Atlantas Group Inc. and hits owner and president Edmund Hysni have reached a $7.2M settlement with the U.S. Commodity Futures Trading Commission. The money is restitution and civil penalty to settle charges of solicitation fraud and the purported making by Hysni of material false statements to the National Futures Association.
According to the CFTC order, between ’06 and ’12 Atlantas and Hysni falsely represented to customers that they would be giving back about 300% of customers’ initial investments, their investment strategy was conservative and safe, and their performance history was a successful one. The charges against the firm and Hysni are related to options on futures contracts trading that took place on the Commodity Exchange and the Chicago Board of Trade.
The regulator said that contrary to the misrepresentations, Hysni and Atlantas invested clients’ funds in an out-of-the-money option spread that caused customers to suffer financial losses.
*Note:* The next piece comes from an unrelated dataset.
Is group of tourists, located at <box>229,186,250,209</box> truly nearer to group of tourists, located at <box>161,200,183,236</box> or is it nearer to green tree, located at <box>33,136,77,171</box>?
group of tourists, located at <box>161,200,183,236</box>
Also, Atlantas is accused of collecting about 90% of clients’ losses in commissions while misrepresenting the impact of the commissions. The commissions, said the SEC, affected customer losses and profits, the trading strategy used, and how much Atlantas charged customers.
Hysni is accused of making the false statements to the NFA during its probe into the fraud allegations. The CFTC said Hysni was liable for the alleged violations committed by Atlantas as its President and owner. The regulator said Atlantas was liable for Hysni’s violations because he acted for the firm.
Jointly and severally, Hysni and Atlantas will pay $5M of restitution and $2.2M of a civil monetary penalty. They are permanently barred from trading on any entities that are registered. They also are no longer allowed to take part in commodity-related activities.